Shown the pictures during a combative interview by the BBC’s Andrew Marr, Liu said: “I do not know where you get this videotape,” adding, “sometimes you have a transfer of prisoners, in any country.”
The drone footage, which was posted anonymously online last year and has recently gone viral online, shows hundreds of blindfolded and shackled men, who appeared to be Uighur and other minority ethnic groups, being led from a train in what was believed to be a transfer of inmates in Xinjiang in August last year.

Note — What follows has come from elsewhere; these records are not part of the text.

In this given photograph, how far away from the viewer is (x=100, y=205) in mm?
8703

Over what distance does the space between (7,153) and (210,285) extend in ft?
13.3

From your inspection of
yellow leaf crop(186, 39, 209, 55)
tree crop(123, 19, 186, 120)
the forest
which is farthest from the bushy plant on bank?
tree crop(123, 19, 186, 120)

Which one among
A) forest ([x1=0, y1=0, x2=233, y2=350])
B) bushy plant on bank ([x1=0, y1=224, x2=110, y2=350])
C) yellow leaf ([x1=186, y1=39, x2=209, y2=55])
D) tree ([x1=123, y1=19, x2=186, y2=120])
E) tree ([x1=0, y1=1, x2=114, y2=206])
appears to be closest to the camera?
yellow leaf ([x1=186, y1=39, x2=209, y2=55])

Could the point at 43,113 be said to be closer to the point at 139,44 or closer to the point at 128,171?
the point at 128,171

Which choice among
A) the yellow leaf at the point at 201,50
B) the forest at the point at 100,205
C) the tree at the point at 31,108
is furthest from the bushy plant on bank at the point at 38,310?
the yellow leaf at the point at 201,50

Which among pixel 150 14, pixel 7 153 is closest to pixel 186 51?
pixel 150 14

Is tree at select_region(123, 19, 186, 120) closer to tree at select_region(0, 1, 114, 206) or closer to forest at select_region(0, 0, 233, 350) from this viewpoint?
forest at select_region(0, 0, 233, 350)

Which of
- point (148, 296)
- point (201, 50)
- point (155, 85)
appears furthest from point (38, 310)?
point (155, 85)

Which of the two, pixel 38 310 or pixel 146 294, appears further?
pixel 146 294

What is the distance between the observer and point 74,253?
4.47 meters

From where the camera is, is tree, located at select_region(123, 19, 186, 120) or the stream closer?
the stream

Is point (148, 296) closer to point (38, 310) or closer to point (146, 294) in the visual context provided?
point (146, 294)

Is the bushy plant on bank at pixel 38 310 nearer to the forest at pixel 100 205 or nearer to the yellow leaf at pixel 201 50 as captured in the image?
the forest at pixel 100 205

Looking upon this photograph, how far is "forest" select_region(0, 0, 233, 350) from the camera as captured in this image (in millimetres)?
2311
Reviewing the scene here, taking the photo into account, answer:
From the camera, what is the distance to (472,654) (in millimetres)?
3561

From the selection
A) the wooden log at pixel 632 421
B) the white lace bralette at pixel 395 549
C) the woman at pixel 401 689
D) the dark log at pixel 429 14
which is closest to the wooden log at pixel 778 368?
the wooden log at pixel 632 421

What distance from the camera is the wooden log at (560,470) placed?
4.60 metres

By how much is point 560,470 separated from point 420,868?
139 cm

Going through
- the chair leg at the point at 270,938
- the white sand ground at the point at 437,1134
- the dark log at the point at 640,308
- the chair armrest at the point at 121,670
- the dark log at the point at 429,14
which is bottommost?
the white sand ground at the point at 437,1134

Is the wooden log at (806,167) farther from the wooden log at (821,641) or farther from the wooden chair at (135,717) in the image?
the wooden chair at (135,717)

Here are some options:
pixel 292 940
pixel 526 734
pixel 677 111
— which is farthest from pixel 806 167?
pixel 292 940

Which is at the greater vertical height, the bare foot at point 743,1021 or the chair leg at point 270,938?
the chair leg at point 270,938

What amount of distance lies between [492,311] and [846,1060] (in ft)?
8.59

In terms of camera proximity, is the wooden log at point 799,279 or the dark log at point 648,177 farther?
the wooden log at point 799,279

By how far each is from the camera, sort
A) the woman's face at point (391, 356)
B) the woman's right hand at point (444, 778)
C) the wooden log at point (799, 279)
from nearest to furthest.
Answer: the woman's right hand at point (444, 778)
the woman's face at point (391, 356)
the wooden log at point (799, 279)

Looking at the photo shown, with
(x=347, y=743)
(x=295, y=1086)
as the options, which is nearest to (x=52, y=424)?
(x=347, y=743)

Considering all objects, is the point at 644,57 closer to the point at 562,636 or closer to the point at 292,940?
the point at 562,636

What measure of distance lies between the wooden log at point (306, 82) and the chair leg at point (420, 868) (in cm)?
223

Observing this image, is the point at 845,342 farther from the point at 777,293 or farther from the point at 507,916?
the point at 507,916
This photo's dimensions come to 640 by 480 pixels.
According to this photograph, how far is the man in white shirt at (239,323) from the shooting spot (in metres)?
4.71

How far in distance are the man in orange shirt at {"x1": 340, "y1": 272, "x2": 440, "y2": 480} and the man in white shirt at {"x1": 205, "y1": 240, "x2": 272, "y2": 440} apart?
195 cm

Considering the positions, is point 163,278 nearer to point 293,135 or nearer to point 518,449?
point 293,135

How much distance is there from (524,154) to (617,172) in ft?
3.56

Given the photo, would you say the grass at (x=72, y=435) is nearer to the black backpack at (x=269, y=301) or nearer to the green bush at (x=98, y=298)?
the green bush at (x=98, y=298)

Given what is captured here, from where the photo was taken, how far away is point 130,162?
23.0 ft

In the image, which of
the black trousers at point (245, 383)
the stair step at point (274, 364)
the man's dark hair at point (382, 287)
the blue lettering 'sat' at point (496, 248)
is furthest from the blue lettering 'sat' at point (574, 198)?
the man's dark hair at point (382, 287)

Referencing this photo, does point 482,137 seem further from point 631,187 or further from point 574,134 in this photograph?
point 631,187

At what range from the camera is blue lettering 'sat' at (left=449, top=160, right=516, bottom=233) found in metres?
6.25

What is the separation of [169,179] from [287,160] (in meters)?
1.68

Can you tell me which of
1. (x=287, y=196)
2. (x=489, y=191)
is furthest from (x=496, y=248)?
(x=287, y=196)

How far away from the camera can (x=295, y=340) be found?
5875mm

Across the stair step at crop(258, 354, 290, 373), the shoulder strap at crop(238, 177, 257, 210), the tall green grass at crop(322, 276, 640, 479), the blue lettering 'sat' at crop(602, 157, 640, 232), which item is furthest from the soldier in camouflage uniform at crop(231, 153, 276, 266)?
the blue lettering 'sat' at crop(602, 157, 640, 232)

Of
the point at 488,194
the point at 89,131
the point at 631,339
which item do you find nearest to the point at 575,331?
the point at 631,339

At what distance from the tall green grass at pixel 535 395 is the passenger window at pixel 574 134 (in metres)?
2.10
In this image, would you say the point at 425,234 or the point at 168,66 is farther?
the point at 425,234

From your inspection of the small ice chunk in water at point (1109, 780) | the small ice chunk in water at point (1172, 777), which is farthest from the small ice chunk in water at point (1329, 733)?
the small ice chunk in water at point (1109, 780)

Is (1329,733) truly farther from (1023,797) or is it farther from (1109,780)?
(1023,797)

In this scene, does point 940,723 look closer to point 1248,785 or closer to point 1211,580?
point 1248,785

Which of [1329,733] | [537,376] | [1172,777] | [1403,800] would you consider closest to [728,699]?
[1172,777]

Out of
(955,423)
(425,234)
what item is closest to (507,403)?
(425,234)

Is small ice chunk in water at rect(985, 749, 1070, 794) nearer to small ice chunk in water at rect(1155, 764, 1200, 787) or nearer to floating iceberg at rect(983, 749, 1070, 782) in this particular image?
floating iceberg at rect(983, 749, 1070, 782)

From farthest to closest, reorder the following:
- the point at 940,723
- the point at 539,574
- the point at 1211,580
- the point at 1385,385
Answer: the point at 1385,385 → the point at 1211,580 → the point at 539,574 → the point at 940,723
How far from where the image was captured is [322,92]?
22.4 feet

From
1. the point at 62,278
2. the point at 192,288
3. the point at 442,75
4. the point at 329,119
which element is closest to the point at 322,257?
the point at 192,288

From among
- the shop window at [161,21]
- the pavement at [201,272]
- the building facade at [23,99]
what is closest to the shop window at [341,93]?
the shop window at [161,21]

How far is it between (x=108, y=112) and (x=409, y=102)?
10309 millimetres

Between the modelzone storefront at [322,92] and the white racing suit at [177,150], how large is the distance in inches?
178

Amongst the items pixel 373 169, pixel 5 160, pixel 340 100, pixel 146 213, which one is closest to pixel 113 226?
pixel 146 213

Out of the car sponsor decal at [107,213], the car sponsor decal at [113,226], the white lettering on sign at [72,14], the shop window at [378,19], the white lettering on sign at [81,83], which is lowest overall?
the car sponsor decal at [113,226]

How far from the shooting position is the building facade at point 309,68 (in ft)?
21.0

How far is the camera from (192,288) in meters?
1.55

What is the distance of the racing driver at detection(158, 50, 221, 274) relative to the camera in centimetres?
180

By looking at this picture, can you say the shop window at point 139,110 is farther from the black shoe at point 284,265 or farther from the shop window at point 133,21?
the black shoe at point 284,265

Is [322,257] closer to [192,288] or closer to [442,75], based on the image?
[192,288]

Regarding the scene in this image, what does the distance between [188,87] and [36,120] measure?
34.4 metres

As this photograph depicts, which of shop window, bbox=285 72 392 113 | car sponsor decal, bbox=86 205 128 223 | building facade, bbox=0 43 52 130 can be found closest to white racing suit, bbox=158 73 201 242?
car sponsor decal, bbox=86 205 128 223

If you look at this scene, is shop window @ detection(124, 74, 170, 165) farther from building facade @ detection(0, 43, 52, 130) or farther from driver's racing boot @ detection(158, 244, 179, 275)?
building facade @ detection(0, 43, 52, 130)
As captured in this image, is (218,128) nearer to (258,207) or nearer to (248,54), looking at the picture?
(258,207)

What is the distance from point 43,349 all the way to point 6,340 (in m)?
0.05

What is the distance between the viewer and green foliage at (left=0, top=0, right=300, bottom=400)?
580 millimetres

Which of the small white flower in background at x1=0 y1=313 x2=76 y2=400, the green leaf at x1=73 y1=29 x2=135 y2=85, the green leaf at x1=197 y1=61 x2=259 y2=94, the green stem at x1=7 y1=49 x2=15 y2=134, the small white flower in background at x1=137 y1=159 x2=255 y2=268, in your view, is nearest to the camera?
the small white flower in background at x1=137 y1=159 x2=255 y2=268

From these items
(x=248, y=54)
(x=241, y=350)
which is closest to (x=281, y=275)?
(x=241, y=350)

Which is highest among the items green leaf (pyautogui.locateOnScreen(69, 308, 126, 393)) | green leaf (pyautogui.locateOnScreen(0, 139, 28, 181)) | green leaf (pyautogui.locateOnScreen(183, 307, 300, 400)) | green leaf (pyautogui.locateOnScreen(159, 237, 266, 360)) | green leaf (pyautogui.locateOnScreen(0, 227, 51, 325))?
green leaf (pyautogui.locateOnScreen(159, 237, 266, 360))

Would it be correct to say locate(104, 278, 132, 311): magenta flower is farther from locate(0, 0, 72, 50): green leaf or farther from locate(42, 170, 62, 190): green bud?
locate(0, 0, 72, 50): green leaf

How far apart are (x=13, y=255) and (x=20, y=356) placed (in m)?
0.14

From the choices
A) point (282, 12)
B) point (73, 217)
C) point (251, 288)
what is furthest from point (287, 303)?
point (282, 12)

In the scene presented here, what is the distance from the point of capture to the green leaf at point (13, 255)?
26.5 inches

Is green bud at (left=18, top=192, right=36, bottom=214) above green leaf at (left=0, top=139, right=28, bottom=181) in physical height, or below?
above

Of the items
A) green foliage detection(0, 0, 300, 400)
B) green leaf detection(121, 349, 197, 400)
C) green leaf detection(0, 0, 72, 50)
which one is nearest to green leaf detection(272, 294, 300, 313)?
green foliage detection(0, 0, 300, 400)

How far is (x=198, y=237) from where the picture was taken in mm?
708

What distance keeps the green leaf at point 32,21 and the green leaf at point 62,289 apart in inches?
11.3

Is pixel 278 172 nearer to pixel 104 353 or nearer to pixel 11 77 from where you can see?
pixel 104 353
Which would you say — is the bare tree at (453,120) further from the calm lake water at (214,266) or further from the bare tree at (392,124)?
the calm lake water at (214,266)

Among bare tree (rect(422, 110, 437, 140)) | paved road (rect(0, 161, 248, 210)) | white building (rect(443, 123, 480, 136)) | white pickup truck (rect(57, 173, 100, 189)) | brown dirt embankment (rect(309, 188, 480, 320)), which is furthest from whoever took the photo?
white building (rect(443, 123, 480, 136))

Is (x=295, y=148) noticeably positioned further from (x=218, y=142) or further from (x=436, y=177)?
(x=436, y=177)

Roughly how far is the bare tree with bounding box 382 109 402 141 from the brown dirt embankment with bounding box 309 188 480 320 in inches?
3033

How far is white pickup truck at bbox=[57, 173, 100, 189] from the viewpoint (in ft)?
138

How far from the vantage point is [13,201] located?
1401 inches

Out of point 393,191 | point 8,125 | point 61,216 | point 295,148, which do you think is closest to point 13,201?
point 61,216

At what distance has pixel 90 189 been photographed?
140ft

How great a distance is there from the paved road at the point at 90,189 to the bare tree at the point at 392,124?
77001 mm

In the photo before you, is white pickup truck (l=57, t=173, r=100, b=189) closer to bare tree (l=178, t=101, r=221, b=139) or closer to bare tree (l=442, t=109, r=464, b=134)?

“We treat every ethnic group as equal,” Liu said.
Liu was also played an interview with a woman who said she had been subjected to forced sterilization.
He responded by blaming such reports on “some small group of anti-China elements,” adding: “There’s no, so-called, pervasive, massive, forced sterilization among Uighur women in China.”
However, he conceded: “I cannot rule out single cases. For any country, there’s single cases.”
Liu also defended the new security law for Hong Kong.
He said ensuring national security is the responsibility of every government, and Beijing had been forced to act because Hong Kong law had “failed to curtail, to contain this violence, looting, smashing.”
The UK shadow foreign secretary, Lisa Nandy, interviewed by the BBC after Liu, said it appeared China was engaged in genocide.
“It certainly looks that way,” she said, describing China’s actions as “the deliberate persecution and killing of a large group of people on the basis of their ethnicity of nationhood.”
She urged the UK government to echo the US’ approach, and impose unilateral sanctions.
Liu expressed anger at British Prime Minister Boris Johnson’s decision to exclude Huawei Technologies Co from the UK’s 5G network by the end of 2027, suggesting it showed London was “dancing to the tune” of Washington.